#### Text passage:
────

But -- eat your heart out, Tom Brady -- it works.

The last few years have seen her notch female first places in top-ranking races around the globe, including February's 128-kilometer Transgrancanaria, which she did in less than 15 hours.

She also holds the female record for the brutal Big Dog Backyard Ultra, a last-man-standing run in Tennessee, where there is no finish line, just an endless 4.167-mile loop every hour.

In 2020, Dauwalter ran it a staggering 68 times -- almost three days in which she clocked over 283 miles.

(The winner's purse is around $1.60. Second place gets the dubious honour of having "Did Not Finish" written next to their name in the record book.)

- Puddle -

Now 38, success in the running world came relatively late.

Dauwalter was in her mid-20s before she tried her first marathon.

"I was so scared that 26 miles would shatter my legs and I'd be a puddle on the side of the road.

"And so when I didn't die, and my legs didn't shatter, then it just made me wonder what else was out there."

Which led to ultras.

"It blew my mind. Everyone was just out there to have an adventure. And then you'd come up to these aid stations, and they'd have all these snacks, so we're just filling our pockets with jelly beans. And I was like: 'This sport is so cool.'

"Afterwards, everyone just hangs out and shares stories from their day. No one cares what place you were or your pace or your time."

In 2017, with a series of high-profile successes under her belt, Dauwalter gave up her teaching job, and began running professionally.

Sponsorship now allows her to jet around the globe, taking part in some of the world's most prestigious ultra marathons in breathtakingly beautiful places.

- Pain cave -

As she breezes through the thin mountain air on snow-spattered trails around her home in Leadville, Colorado, Dauwalter keeps up a cheerful chatter that makes her running look easy.

She insists it's not.

"I think in these 100 mile or 200 mile races, it feels more like a roller coaster, where you don't know exactly when those really hard moments are going to come.

"You try to just kind of buckle in and ride it and wait for the low moments to pass and keep problem solving."

Those problems could be as easy-to-fix as needing more calories. But if it gets really hard, she'll enter "the pain cave."

"It's this image that I've created in my brain of an actual cave, where I'll go in with a chisel and work to make that cave bigger.

"Every time I race, I want to get there... because it's where the work actually happens."

Still, even with her astonishing mind-over-matter toughness, there are inevitably some hairy moments when you have to stay awake and run for two days.

Like that time she almost completely lost her sight 12 miles from the finish.

────

#### Data listing:

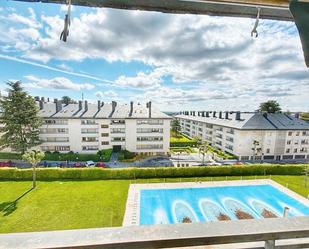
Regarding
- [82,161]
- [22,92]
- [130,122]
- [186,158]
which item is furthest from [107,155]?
[22,92]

────

#### What you should do:
In the text about Dauwalter, copy everything from "Now 38, success" down to "led to ultras.", switching "legs" to "knees".

#### Result for this task:
Now 38, success in the running world came relatively late.

Dauwalter was in her mid-20s before she tried her first marathon.

"I was so scared that 26 miles would shatter my knees and I'd be a puddle on the side of the road.

"And so when I didn't die, and my knees didn't shatter, then it just made me wonder what else was out there."

Which led to ultras.